Trecho para leitura:
────────────────────

Já o sistema de responsabilização de pessoas físicas, principalmente agentes públicos, é mais complexo, combinando a responsabilização administrativa e a civil; a aplicação de sanções de naturezas distintas (perda de cargo, prisão, multa etc.) e a atuação de instituições pertencentes a diferentes poderes, ou independentes de todos eles, como o Judiciário, o TCU e o Ministério Público. Aqui, uma das leis mais importantes é a Lei de Improbidade Administrativa, Lei 8.429/1992.

Pois bem, na prática, a MP 703, a pretexto de “ampliar” a participação institucional nos acordos, confunde os dois sistemas e permite que acordos de leniência firmados entre a CGU e empresas impeçam o Ministério Público e o TCU de investigar os agentes públicos envolvidos nos atos de corrupção daquelas empresas, desde que a AGU e o Ministério Público “participem” do acordo. A exigência da participação do Parquet deveria ser uma salvaguarda suficiente para evitar que o acordo firmado entre a CGU e uma empresa prejudicasse o exercício de suas competências no tocante à investigação e punição da improbidade. Ocorre que a MP 703 é totalmente vaga quanto à forma da participação do Ministério Público.

Enquanto a proposição legislativa[5], de autoria do senador Ricardo Ferraço (PMDB-ES) que deu origem ao PL 3.636 previa claramente que o Ministério Público teria atuação obrigatória em todos os acordos de leniência firmados pela CGU, cumprindo-lhe examinar a legalidade, a moralidade, a razoabilidade e a proporcionalidade dos seus termos, o substitutivo aprovado no Senado e a MP 703 não explicitam o papel do Parquet nos acordos, deixando-o a reboque da CGU, que será o órgão condutor do acordo.

Nesse cenário, o Ministério Público se veria diante de um dilema: ou abre mão de seu papel de fiscal da legalidade no acordo ou “participa” do acordo e corre o risco de não poder exercer sua função de repressão à improbidade e à corrupção dos agentes públicos.

Esses dispositivos, por inviabilizarem a atuação do Ministério Público, podem representar afronta aos artigo 127 e 129 da Constituição Federal. O TCU é posto em situação ainda mais subalterna relativamente à CGU.

O parágrafo 14 do artigo 16 da Lei 12.846, com a redação dada pela MP, estabelece duas condições para que o TCU exerça as funções que lhe são atribuídas pelo artigo 71, II, da Constituição Federal relativamente aos atos que estejam sendo objeto de acordo de leniência. A primeira delas é que a CGU assine o acordo e o encaminhe ao TCU. A segunda é que a compensação financeira paga pela empresa ao Erário não seja suficiente para a reparação do dano. Assim, o TCU, órgão auxiliar do Poder Legislativo justamente na fiscalização do Poder Executivo, torna-se dependente da CGU, que é subordinada ao Chefe do Poder Executivo, o Presidente da República.

A imposição dessas condições, que inviabilizam a atuação do TCU, é uma afronta ao próprio Poder Legislativo, atingindo o cerne do disposto no artigo 2º da Constituição Federal, que é cláusula pétrea, além de enfraquecer de forma irreversível os princípios de uma administração pública republicana, previstos no artigo 37.

────────────────────

Material apresentado:
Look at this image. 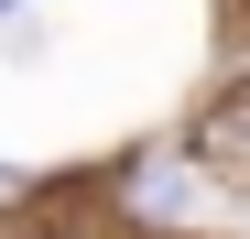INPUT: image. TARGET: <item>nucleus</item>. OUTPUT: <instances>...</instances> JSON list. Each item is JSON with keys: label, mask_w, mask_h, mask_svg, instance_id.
Masks as SVG:
<instances>
[{"label": "nucleus", "mask_w": 250, "mask_h": 239, "mask_svg": "<svg viewBox=\"0 0 250 239\" xmlns=\"http://www.w3.org/2000/svg\"><path fill=\"white\" fill-rule=\"evenodd\" d=\"M196 163L250 174V76H239V87H218V98L196 109Z\"/></svg>", "instance_id": "obj_1"}]
</instances>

────────────────────

Enunciado 1:
Responda com base no trecho sobre a MP 703:
(a) Qual lei é apontada como uma das mais importantes no sistema de responsabilização de pessoas físicas?
(b) De quem foi a proposição legislativa que deu origem ao PL 3.636?
(c) Quais são as duas condições que o parágrafo 14 do artigo 16 da Lei 12.846, com a redação dada pela MP, impõe para a atuação do TCU?
Enunciado 2: Prossiga com o trecho sobre a MP 703 a partir de sua última frase.

Resposta 1:
(a) A Lei de Improbidade Administrativa, Lei 8.429/1992.
(b) Do senador Ricardo Ferraço (PMDB-ES).
(c) A CGU deve assinar o acordo e encaminhá-lo ao TCU, e a compensação financeira paga pela empresa ao Erário não deve ser suficiente para a reparação do dano.

Resposta 2:
O problema é que essa confusão entre a responsabilização, conduzida pelo Poder Executivo, de pessoas jurídicas e a responsabilização de agentes públicos por órgãos de outros poderes é o cerne da MP 703, conforme afirmaram os próprios ministros signatários da exposição de motivos já:

10. As inovações permitem em síntese que o acordo de leniência seja celebrado com a participação do Ministério Público e da Advocacia Pública, com o escopo de dar segurança jurídica às empresas celebrantes, tendo em vista os efeitos do acordo nas esferas administrativa e civil. Ou seja, o acordo de leniência celebrado com a participação de todos os atores impedirá o ajuizamento de ação por improbidade administrativa e de quaisquer outras ações cíveis contra a empresa pelo mesmo fato objeto do acordo.
(…)
12. No tocante à reparação do dano, a Medida Provisória resguarda a competência dos Tribunais de Contas para apurar o dano ao Erário, quando entender que o valor previsto no acordo celebrado é insuficiente para a reparação integral. Caso em que será assegurado o contraditório e a ampla defesa.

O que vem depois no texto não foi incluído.